Vanspor'a dair notlar
Dr. Erdal Orman
Üçüncü ligden kalma kadrosu ile ligin ilk yarısını play-off potasında bitiren Vanspor'dan beklentiler büyük. İkinci yarı çalışmalarını Antalya'da birkaç hazırlık maçı da yaparak tamamlayan takımımız, yeni transferlerinde uyum dönemini atlattığı takdirde, kaldığı yerden hedefine doğru emin adımlarla yürümesi en büyük temennimizdir. Özellikle son beş hafta, üstündeki rakiplerden çok kritik puanlar almasını bilerek, yarıştan kopmadığını göstermesi taraftarı çok umutlandırıyor. Bu iddiasını sürdürmek için bu kez, ikinci yarının ilk beş haftasında karşılaşacağı takımlar, Vanspor'a iyi bir tırmanma imkânı sunabilir...
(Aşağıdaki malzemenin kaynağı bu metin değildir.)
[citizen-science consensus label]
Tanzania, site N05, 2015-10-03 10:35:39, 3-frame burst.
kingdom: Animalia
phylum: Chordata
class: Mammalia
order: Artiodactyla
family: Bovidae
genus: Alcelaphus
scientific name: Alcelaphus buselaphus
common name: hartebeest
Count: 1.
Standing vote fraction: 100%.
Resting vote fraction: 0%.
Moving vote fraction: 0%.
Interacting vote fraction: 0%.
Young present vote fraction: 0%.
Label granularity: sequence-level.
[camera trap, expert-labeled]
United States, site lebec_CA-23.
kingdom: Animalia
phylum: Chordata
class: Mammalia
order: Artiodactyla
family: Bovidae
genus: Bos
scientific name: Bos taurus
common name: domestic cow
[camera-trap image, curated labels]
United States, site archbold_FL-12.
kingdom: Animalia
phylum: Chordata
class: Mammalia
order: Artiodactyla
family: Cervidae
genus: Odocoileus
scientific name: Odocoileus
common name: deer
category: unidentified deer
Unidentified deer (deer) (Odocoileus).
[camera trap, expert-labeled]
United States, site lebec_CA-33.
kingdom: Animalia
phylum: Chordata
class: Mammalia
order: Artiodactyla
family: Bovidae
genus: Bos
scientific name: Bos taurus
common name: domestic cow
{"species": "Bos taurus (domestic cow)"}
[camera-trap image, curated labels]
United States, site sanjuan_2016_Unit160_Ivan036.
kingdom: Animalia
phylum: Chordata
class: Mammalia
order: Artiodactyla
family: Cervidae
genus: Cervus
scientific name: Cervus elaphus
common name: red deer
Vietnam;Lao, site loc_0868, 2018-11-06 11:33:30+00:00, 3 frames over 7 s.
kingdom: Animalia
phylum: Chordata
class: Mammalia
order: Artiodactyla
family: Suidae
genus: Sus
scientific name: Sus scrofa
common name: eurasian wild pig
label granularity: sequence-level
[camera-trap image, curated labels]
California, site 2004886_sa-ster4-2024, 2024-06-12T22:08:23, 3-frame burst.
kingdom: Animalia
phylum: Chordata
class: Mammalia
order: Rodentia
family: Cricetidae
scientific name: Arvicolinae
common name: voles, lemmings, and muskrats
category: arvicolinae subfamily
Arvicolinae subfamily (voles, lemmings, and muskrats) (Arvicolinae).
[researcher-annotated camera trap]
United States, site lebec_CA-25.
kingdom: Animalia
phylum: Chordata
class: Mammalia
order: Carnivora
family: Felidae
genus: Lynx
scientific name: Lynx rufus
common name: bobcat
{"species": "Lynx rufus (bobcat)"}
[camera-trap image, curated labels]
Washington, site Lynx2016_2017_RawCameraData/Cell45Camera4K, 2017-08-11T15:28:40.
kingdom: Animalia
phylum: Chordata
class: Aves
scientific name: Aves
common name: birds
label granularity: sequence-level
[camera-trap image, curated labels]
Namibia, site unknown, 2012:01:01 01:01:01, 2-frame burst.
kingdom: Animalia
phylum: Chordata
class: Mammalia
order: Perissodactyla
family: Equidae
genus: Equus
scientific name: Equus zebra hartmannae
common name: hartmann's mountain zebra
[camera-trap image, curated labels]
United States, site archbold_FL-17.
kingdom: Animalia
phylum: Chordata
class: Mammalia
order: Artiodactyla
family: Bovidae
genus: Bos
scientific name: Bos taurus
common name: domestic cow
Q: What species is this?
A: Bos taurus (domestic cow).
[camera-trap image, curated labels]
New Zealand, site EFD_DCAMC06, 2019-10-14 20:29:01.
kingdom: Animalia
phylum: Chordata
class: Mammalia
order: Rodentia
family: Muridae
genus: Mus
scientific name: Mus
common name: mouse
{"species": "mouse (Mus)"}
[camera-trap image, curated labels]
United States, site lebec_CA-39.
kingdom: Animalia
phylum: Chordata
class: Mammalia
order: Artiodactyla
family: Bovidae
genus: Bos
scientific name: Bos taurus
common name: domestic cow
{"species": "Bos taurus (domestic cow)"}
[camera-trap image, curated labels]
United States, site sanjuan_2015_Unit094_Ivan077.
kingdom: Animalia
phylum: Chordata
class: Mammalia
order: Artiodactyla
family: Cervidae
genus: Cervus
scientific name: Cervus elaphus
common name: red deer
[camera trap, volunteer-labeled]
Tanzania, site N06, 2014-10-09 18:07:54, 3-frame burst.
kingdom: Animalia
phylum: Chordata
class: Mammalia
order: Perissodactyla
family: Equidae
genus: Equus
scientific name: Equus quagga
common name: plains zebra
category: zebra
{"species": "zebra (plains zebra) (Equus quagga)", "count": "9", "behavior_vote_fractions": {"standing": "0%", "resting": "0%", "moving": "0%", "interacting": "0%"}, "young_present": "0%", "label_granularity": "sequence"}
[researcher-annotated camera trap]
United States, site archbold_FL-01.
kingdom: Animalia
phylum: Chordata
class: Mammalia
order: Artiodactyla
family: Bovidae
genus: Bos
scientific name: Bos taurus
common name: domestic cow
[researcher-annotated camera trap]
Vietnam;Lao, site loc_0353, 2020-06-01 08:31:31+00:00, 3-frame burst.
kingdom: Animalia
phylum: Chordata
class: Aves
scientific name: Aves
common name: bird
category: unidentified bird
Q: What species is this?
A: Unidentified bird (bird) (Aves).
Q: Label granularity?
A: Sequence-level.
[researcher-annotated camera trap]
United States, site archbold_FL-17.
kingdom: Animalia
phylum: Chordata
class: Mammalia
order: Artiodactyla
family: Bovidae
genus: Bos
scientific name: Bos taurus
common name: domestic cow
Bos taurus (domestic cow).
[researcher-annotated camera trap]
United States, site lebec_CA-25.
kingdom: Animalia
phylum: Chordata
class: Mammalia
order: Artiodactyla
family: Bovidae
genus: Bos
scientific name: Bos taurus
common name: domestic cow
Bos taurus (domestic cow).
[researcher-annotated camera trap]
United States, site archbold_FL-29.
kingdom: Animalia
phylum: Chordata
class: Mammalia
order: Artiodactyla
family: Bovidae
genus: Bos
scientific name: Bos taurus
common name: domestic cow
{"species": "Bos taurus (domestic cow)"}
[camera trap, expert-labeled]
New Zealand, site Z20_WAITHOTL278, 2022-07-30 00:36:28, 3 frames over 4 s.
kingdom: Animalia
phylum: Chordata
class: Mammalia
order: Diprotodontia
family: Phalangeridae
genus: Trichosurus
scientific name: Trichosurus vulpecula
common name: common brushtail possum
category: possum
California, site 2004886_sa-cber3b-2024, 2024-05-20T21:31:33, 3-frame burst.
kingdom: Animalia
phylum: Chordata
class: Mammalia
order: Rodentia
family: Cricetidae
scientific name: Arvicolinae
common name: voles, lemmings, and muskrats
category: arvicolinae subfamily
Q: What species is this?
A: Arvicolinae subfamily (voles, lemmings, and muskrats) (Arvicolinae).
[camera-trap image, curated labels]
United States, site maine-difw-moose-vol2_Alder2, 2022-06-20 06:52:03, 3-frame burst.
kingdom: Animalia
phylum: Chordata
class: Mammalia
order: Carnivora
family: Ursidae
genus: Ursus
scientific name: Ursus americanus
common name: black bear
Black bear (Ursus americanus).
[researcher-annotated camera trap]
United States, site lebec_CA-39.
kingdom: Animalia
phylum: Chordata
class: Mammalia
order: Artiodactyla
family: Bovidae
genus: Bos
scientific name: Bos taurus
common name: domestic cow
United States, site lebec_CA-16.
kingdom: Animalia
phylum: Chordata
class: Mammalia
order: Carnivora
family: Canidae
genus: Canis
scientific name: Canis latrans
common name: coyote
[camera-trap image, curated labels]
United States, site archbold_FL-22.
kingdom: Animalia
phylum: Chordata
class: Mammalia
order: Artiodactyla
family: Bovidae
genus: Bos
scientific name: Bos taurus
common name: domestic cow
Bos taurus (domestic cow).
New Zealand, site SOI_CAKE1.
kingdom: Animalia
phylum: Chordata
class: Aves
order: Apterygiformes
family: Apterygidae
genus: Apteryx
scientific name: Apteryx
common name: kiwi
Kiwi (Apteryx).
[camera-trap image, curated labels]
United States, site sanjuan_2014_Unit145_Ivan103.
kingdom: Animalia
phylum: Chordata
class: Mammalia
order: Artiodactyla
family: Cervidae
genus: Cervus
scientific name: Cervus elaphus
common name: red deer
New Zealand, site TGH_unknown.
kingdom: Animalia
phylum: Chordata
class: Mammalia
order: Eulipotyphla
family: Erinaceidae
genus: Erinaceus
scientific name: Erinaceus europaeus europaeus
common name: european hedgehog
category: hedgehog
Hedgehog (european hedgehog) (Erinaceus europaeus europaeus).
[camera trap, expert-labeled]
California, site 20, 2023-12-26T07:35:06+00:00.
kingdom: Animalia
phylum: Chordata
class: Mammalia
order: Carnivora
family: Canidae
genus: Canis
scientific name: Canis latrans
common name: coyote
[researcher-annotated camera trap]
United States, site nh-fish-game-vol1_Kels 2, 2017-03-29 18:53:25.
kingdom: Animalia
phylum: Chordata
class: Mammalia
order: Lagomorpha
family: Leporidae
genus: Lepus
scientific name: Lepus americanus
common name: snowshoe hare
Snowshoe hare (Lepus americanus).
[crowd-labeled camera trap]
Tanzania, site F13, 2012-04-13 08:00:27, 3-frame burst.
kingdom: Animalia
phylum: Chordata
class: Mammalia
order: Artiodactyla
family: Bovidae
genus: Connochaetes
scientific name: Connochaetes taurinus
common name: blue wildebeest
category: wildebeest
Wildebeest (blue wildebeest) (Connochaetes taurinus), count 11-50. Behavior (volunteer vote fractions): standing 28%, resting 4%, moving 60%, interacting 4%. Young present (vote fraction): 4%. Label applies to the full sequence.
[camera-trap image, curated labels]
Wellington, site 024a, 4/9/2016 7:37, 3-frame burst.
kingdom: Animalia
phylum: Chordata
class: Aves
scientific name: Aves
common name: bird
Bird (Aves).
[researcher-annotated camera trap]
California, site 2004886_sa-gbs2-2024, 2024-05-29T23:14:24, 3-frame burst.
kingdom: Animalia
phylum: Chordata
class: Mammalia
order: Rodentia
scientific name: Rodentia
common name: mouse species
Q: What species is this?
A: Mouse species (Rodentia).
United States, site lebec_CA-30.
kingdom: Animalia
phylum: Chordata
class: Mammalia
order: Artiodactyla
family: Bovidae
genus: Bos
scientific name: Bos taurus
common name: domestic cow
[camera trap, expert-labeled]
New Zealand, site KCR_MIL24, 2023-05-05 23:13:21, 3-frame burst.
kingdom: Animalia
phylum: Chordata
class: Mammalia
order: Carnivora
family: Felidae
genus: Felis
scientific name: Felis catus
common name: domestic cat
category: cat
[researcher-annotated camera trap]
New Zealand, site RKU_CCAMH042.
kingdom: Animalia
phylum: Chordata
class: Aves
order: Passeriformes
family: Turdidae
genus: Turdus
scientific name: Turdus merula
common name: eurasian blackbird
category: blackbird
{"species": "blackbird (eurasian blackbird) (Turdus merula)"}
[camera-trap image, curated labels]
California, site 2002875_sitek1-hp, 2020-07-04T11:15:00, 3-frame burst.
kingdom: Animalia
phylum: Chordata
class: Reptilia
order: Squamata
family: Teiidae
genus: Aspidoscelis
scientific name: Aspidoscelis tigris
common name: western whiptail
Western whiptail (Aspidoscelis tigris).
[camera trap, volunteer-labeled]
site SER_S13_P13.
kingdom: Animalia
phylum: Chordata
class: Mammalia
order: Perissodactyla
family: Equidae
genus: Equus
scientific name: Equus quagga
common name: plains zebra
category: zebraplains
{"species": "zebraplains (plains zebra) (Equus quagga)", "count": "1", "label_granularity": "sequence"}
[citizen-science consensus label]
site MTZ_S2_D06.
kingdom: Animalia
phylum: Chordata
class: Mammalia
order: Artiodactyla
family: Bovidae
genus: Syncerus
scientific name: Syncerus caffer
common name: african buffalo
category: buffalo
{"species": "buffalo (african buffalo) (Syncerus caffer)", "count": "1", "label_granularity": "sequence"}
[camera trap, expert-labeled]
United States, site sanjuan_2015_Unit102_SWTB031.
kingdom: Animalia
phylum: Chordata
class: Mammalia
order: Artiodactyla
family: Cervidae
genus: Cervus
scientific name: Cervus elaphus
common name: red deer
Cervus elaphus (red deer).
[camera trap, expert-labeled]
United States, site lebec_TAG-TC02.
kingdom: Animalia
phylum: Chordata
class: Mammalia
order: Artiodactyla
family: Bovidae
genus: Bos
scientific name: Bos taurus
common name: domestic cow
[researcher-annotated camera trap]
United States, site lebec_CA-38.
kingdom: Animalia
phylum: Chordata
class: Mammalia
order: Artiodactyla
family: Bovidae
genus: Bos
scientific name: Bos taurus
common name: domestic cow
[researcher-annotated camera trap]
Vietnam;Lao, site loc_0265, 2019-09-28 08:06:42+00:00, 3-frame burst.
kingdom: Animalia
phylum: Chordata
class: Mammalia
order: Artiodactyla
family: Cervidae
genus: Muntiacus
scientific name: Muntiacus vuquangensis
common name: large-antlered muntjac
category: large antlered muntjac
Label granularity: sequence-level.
Takıma geldikten sonra ligde çıktığı 5 maçtan, 1 mağlubiyet ikisi deplasmanda olmak üzere 4'te galibiyet aldıran Taner Taşkın hocaya biraz değinmek istiyorum. Geldiği günden beri kendisini sıkıca takip ediyorum ve gün geçtikçe hayranlığım artıyor. Kariyeri, geçmiş başarıları zaten tartışılmaz olan hocanın, asıl beni etkileyen yönü çok iyi bir mentör olması. Yani oyuncularını nasıl motive edeceğini, seyircisini nasıl teskin edeceğini biliyor. İşin psikolojik boyutunu çok iyi yönetiyor. Adeta taraftarı ve takımını hedefe hazırlıyor. Daha Van'a geldiği ilk günlerde ayağının tozuyla esnafın içine karışarak, futbolcularını halkla buluşturup taraftarıyla direkt temas kurdu. Bu yönüyle önce taraftarın gönlünü kazanan hoca, birde şehrin takımını sahiplenip, havaya girmesine katkıda bulundu. Taner Hoca, dev bir taraftar kitlesine sahip bir takıma geldiğinin bilinciyle, bu avantajı işte böyle akılcı bir hamle ile daha da dinamik hale getirmiştir. Maça başlamadan veya maç aralarında futbolcularına yaptığı motive edici konuşmaları, oyuncularının terinin son damlasına kadar güdülenmesini sağlarken, maddi kaygılar veya her takımda futbolcuyla yönetim arasında yaşanabilen, alacak verecek taleplerinin bile önüne geçiyor. Bu yönüyle bir zamanlar Anadolu'yu kasıp kavuran, İstanbul takımlarına kök söktüren 70'li yılların Eskişehirspor efsanesinin doğuşunda önemli rol oynayan Kamuran Yavuz'u hatırlatıyor. Bir zamanlar Vanspor'da da başarıyla görev alan Kamuran Yavuz, Eskişehirspor'da gerek futbolcu gerek çalıştırıcı olarak o zamanki başarının sırrını anlatırken, onca imkânsızlığın, yokluğun içinde işin en fazla psikolojik boyutuyla motive olup böylece zor maçların üstesinden geldiklerini anlatırdı…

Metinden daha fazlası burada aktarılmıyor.